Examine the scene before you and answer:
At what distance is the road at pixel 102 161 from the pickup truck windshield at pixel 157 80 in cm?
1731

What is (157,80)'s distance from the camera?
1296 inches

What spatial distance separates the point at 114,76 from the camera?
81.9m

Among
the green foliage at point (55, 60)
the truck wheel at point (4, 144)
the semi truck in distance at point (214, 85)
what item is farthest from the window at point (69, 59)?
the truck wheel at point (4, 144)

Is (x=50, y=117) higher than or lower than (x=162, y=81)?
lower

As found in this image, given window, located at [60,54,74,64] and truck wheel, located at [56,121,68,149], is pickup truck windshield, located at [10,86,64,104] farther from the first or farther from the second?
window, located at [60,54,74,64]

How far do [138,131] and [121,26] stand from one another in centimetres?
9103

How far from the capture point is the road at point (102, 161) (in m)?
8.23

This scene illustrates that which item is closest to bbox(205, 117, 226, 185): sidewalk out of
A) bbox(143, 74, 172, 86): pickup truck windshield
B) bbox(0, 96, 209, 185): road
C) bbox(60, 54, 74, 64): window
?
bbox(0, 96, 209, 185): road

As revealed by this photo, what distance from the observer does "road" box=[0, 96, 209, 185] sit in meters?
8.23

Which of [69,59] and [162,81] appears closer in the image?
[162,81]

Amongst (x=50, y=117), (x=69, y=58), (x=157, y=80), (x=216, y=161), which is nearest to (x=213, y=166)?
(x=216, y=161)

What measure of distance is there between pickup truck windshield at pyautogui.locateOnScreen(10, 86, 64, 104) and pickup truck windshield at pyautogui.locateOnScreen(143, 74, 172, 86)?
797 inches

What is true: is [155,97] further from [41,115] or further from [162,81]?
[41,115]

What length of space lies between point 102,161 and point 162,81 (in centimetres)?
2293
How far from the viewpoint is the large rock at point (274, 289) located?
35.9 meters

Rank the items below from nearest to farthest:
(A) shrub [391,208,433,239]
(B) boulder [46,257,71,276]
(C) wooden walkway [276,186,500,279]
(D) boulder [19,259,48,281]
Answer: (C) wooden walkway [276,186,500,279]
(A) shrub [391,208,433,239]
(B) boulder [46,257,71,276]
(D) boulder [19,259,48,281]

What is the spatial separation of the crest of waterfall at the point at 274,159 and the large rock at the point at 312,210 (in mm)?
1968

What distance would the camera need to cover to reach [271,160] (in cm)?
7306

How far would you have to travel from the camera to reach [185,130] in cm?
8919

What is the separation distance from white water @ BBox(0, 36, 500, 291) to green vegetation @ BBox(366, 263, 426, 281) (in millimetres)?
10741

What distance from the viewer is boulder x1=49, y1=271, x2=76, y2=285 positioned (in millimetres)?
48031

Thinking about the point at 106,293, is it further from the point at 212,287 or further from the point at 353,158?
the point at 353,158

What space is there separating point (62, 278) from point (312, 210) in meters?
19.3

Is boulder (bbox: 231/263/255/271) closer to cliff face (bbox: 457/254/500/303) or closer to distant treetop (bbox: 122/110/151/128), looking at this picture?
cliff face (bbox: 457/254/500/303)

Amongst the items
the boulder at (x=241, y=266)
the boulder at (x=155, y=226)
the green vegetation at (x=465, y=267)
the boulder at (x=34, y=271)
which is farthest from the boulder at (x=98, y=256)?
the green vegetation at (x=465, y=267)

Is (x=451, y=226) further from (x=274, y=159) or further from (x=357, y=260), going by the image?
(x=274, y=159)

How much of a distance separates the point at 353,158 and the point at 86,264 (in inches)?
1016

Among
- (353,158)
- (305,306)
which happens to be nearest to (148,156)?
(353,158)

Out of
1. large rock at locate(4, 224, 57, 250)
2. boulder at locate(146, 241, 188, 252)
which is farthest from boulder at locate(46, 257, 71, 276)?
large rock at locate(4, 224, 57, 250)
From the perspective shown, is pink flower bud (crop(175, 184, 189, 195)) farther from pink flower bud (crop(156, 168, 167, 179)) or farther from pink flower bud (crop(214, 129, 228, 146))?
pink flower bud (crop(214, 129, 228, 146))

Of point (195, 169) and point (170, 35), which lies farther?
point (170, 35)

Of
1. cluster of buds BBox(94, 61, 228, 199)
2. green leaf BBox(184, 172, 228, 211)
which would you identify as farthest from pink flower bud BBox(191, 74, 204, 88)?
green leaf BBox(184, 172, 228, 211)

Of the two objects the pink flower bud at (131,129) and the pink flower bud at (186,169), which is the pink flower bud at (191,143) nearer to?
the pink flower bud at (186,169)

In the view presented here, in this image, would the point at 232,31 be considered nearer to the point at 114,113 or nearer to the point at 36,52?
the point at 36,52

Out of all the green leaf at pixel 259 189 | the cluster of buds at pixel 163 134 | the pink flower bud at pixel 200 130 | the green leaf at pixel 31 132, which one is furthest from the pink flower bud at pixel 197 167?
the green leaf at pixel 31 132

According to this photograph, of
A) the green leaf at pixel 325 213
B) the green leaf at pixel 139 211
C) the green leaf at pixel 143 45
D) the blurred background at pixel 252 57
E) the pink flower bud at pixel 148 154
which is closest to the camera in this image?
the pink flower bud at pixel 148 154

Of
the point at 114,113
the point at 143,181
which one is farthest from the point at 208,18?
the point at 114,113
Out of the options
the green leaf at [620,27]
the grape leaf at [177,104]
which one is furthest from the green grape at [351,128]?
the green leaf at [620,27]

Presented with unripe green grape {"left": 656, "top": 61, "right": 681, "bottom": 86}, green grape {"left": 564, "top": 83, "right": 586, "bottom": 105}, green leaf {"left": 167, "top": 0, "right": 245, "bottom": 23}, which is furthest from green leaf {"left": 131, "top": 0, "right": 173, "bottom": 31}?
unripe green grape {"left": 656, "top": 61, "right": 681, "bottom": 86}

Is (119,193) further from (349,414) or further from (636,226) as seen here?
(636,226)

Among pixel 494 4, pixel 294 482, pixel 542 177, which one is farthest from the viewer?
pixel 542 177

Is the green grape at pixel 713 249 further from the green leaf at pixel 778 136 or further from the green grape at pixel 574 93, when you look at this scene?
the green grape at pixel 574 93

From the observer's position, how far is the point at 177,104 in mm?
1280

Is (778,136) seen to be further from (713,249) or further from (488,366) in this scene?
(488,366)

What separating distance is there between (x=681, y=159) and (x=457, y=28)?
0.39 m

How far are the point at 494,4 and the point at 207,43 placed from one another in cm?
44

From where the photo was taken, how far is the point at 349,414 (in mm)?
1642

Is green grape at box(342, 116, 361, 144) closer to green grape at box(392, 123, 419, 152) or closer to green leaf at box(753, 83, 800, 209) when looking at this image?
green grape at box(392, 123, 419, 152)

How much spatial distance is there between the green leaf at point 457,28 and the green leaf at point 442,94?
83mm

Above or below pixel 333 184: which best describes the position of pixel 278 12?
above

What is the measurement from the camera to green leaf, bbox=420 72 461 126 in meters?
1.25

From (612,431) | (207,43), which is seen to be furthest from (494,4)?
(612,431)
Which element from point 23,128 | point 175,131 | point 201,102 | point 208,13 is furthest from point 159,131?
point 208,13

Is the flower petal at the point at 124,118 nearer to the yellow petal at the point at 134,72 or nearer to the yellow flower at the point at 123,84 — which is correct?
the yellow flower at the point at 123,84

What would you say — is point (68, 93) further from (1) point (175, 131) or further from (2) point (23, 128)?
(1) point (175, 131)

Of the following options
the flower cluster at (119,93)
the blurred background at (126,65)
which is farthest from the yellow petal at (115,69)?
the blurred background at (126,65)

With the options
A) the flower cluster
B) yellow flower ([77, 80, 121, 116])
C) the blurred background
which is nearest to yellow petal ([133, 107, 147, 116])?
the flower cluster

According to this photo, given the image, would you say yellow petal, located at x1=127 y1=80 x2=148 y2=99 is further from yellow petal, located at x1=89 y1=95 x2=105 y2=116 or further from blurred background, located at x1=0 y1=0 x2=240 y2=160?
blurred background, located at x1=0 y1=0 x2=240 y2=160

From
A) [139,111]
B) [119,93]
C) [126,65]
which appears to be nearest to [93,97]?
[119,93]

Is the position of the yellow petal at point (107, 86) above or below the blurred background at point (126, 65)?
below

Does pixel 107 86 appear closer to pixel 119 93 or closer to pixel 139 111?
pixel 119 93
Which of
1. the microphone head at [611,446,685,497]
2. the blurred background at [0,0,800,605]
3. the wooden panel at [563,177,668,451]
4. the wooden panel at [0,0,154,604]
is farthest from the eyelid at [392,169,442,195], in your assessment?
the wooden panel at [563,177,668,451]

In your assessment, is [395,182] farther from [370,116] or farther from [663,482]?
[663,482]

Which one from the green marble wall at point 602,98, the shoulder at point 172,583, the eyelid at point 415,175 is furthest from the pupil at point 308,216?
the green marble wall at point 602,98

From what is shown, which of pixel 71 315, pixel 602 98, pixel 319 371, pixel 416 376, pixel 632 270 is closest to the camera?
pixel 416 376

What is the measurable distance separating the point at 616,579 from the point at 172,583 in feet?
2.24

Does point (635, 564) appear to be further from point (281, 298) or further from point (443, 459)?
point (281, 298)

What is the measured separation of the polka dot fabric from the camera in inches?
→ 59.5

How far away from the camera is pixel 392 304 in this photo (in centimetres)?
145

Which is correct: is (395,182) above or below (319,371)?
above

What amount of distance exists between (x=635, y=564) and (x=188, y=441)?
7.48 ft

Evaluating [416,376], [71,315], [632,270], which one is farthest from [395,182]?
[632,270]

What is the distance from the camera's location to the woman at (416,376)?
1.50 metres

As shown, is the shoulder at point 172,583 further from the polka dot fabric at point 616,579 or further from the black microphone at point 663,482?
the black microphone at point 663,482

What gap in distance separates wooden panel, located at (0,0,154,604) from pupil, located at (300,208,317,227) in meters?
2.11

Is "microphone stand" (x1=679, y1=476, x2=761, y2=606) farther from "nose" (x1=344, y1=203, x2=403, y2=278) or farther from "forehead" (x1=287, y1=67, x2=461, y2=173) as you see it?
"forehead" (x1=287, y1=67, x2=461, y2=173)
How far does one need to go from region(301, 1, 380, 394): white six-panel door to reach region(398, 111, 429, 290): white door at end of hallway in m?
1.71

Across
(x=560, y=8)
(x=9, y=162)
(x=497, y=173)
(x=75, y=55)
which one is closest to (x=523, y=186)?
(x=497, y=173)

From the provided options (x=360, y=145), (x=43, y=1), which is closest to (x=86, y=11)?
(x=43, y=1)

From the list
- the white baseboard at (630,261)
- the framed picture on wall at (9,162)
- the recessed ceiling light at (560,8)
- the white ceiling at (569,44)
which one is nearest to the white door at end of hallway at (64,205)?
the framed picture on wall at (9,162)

• Task instructions
Rewrite the part that opens with the line containing "How far from the capture" and closes with the line containing "35.9 meters", changing every "pickup truck windshield" to "front windshield" and leaving everything else as it is.

• The answer
How far from the capture point is the road at point (102, 161) (in m)?
8.23

This scene illustrates that which item is closest to bbox(205, 117, 226, 185): sidewalk out of
A) bbox(143, 74, 172, 86): front windshield
B) bbox(0, 96, 209, 185): road
C) bbox(60, 54, 74, 64): window
?
bbox(0, 96, 209, 185): road

As revealed by this photo, what distance from the observer does "road" box=[0, 96, 209, 185] sit in meters?
8.23

Which of [69,59] and [162,81] appears closer in the image?
[162,81]

Amongst (x=50, y=117), (x=69, y=58), (x=157, y=80), (x=216, y=161), which is nearest to (x=213, y=166)?
(x=216, y=161)

What measure of distance is there between front windshield at pyautogui.locateOnScreen(10, 86, 64, 104) and front windshield at pyautogui.locateOnScreen(143, 74, 172, 86)?
797 inches

What is true: is [155,97] further from [41,115] or further from [162,81]?
[41,115]

What length of space lies between point 102,161 and point 162,81 (in centimetres)?
2293
How far from the viewpoint is the large rock at point (274, 289) located?
35.9 meters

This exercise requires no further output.